(Parte II de III)
Por J. A. Albertini, especial para LIBRE
El horizonte es futuro. Sin embargo, desde que fui echado de mi casa-isla, no hago otra cosa que venir a los pies de este faro; a la orilla de esta playa-isla, para imaginar que la lejanía de ayer es el porvenir que me aguarda, Moisés, sin desprender la mirada del confín, rumia: Agua salada, cielo azul, costa que no diviso; hambre de todo lo que pudo ser y no fue; anhelos y amores que el desarraigo forzoso no permitió que, ni tan siquiera, tuviesen un final armónicamente adverso constituye, en mí y los míos, un limbo indescifrable para el futuro que, como espejismo irónico, cruza y se hace inalcanzable. No obstante, al profundizar en la cavilación encuentra motivos que justifican el comportamiento desdeñoso del mañana. La ocurrencia es tan fuerte que, por primera vez, en la tarde se hace palabras. Apenas un susurro que los labios atrapan.
—El futuro no quiere equipaje tan pesado. Bastante tiene con la incertidumbre de su destino.
Y andando la rutina que envejece con el cuerpo, aprovecha la menguada luz crepuscular para, en esfuerzo de vista retrospectiva, vencer el abrazo del cielo con el agua e incursionar, siguiendo la costumbre, en su futuro de pasado. El único tiempo que colma sus sentidos; le anima la existencia y realmente posee.
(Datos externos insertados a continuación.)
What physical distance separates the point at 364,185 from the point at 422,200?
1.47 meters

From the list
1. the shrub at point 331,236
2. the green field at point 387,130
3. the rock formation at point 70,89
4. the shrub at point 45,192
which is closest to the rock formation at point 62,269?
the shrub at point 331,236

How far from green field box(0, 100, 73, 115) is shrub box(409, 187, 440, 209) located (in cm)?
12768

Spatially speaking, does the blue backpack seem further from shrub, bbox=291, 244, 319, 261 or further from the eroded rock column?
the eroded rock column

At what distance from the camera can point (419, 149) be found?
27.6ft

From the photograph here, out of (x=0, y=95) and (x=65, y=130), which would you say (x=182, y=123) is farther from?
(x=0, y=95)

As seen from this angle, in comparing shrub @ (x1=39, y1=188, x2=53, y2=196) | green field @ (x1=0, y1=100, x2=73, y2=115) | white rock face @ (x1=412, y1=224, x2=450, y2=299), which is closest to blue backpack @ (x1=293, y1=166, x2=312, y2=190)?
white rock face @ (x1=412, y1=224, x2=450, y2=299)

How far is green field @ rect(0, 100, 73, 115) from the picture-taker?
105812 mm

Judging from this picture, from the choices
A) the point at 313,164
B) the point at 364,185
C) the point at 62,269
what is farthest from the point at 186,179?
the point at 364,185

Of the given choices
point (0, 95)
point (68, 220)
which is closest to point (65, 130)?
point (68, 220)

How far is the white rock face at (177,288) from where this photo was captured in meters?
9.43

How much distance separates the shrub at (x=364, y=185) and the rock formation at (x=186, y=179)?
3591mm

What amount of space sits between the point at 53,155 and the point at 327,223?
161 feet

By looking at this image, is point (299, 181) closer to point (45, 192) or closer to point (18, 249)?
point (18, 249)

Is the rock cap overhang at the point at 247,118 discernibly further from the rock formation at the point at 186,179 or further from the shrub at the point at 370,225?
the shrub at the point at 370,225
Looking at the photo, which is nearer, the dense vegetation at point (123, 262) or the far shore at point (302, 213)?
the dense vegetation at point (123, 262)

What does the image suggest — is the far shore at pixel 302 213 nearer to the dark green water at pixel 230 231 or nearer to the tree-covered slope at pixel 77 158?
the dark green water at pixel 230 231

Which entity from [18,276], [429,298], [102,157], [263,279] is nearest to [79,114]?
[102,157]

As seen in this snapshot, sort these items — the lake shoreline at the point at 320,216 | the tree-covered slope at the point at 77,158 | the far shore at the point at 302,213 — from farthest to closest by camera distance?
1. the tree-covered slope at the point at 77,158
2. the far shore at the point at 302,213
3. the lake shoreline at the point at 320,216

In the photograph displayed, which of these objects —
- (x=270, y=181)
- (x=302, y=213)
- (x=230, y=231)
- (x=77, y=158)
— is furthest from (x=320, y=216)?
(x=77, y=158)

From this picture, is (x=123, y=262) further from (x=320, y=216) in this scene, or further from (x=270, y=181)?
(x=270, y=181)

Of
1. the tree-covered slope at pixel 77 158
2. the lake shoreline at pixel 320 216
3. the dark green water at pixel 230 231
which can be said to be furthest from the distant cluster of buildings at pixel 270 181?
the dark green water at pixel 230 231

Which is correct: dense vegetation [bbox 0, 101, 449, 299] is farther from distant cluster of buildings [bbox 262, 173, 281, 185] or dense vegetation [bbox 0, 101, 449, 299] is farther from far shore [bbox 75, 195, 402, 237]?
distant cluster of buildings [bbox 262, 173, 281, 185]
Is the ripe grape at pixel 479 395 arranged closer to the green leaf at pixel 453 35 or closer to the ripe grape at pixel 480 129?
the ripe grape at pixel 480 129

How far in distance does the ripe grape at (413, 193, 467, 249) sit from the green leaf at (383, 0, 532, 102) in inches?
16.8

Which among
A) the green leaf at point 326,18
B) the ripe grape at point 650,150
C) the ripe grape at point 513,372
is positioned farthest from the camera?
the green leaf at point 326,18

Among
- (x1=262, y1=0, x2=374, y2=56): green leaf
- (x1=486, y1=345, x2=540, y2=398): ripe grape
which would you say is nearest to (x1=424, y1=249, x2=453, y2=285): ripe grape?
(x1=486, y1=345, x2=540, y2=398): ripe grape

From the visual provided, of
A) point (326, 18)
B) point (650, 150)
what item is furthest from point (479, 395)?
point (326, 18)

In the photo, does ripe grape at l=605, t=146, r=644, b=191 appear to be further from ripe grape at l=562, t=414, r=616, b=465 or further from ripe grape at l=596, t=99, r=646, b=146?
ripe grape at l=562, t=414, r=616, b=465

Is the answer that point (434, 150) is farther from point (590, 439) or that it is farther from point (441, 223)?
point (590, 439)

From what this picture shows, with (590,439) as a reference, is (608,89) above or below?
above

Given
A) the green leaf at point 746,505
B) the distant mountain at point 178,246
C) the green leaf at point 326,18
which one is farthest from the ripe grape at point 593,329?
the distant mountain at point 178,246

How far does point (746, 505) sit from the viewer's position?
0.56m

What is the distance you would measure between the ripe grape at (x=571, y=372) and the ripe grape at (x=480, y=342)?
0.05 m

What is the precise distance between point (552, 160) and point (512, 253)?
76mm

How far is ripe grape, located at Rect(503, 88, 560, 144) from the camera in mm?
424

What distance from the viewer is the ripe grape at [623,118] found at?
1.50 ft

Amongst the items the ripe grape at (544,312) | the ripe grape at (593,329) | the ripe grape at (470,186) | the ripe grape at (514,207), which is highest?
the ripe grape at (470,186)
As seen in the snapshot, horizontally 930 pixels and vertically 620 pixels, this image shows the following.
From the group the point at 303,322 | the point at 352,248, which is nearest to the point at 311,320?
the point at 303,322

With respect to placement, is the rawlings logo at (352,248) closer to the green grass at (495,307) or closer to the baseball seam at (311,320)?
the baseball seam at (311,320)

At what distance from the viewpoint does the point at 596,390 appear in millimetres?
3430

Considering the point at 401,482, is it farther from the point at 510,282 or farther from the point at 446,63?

Y Moisés camina por las calles ataviadas de otoño. Un otoño que no permite otras estaciones y agota las hojas tristes en desesperanzador ronroneo vegetal, a impulsos de un viento desaparecido, sobre el adoquinado que lo deposita frente a la reja del jardín, nunca antes visitado por él, donde reina la anciana poeta. Con naturalidad traspone la verja que gime en goznes de herrumbre salada.
La señora de cabellos blancos, vistiendo una bata de dormir, púdica y ancha, color luz de luna, permanece sentada en el desvencijado banco de madera, junto a la estatua de piedra negra del güije cabezón al que le falta un trozo de nariz, arrancado por un viejo golpe de odio. El jardín de árboles marchitos y setos de flores secas, en algún escondrijo de la escapada naturaleza vital, atesora un destello del verde que fue.
La mujer de piel pálida y cuerpo frágil, al sentir las pisadas de Moisés, levanta la mirada e inquiere con afabilidad.
— ¿Nos conocemos…?
—No lo creo —responde algo azorado.
— ¿Acaso eres un marino del barco Euryanthe que regresa por mí…?
—No soy marino ni he venido en barco.
—Pensé que el Capitán volvía para revivir el amor que nos tuvimos —la poeta dice con hálito resignado. ¿Entonces, quién eres…? —recela.
—Soy un isleño que hace mucho vive del otro lado del Estrecho Florido. Nos separa un brazo de mar.
— ¡Ah!, tú debes ser víctima o un fugado del paraíso de Celso Trafid Zur.
— En mí se dan los dos calificativos —responde parco.
— ¿Qué razón tienes para, sorpresivamente, aparecer en mi jardín…? No es sencillo encontrar este refugio. La gente lo olvida o ignora.
—No fue mi intención entrar en su propiedad. El jardín, la casona y el pabellón, que se ve al fondo, forman parte de mi presente- pasado, Cada vez somos menos los que disfrutamos o padecemos esa coyuntura. Eso facilita topar con los iguales. El confín para nosotros, aunque engañosamente lo contemplemos al frente, siempre permanece a nuestras espaldas. Verlo en la distancia es espejismo.